#### Instructions for the task:
Rewrite the items from the line containing "How far from" through the end of the items, inclusive, substituting "photo" for "shot" and keeping everything else unchanged; leave the pictures out of your answer.

## Begin

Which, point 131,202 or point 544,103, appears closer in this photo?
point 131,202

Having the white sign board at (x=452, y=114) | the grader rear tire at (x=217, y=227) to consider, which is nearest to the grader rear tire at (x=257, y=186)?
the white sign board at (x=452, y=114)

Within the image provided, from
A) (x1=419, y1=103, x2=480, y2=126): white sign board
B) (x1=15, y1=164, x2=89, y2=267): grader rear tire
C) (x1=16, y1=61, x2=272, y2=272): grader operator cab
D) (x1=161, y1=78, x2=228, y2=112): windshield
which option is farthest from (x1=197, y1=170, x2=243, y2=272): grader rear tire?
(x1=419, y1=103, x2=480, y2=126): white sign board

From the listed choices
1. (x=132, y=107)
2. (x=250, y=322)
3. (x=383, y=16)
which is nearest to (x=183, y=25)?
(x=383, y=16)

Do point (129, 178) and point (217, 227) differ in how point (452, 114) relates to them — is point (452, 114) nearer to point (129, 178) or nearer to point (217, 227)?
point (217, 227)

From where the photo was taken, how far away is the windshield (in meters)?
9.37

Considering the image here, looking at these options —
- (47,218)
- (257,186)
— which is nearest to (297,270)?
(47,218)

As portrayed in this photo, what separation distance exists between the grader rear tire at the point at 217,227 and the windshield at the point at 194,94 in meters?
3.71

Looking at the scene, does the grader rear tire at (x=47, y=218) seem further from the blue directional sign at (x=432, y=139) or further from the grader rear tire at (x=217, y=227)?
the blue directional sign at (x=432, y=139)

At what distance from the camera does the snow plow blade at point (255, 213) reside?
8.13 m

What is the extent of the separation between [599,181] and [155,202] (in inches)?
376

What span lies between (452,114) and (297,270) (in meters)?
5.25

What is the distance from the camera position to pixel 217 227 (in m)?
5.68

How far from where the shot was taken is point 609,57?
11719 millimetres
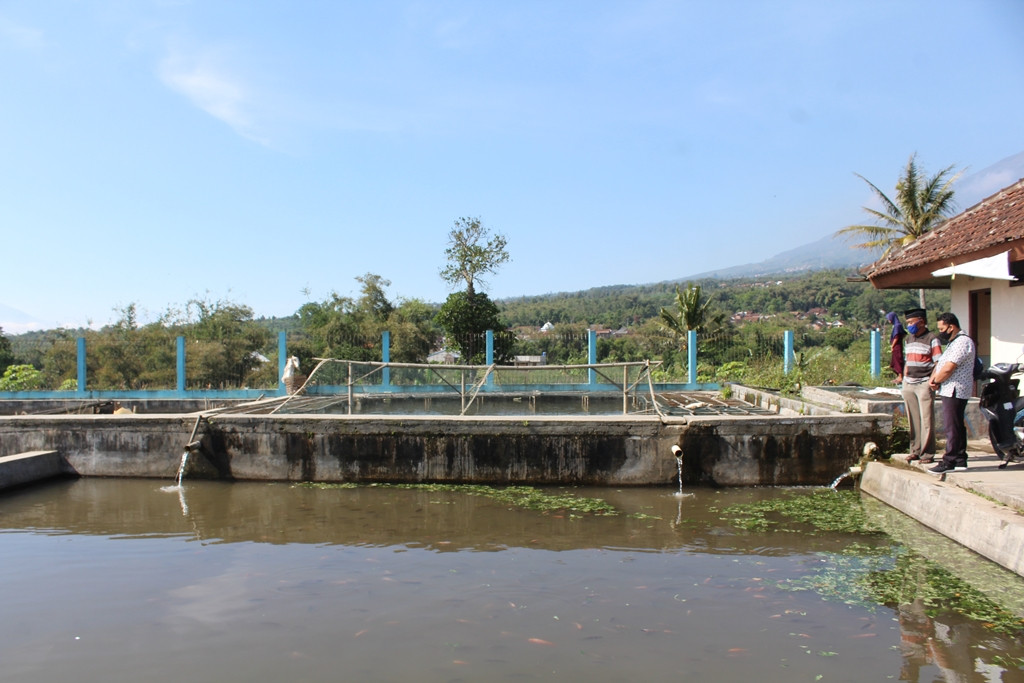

## End

#### Task response:
How far from where the photo was taken is point 609,57?
11719 millimetres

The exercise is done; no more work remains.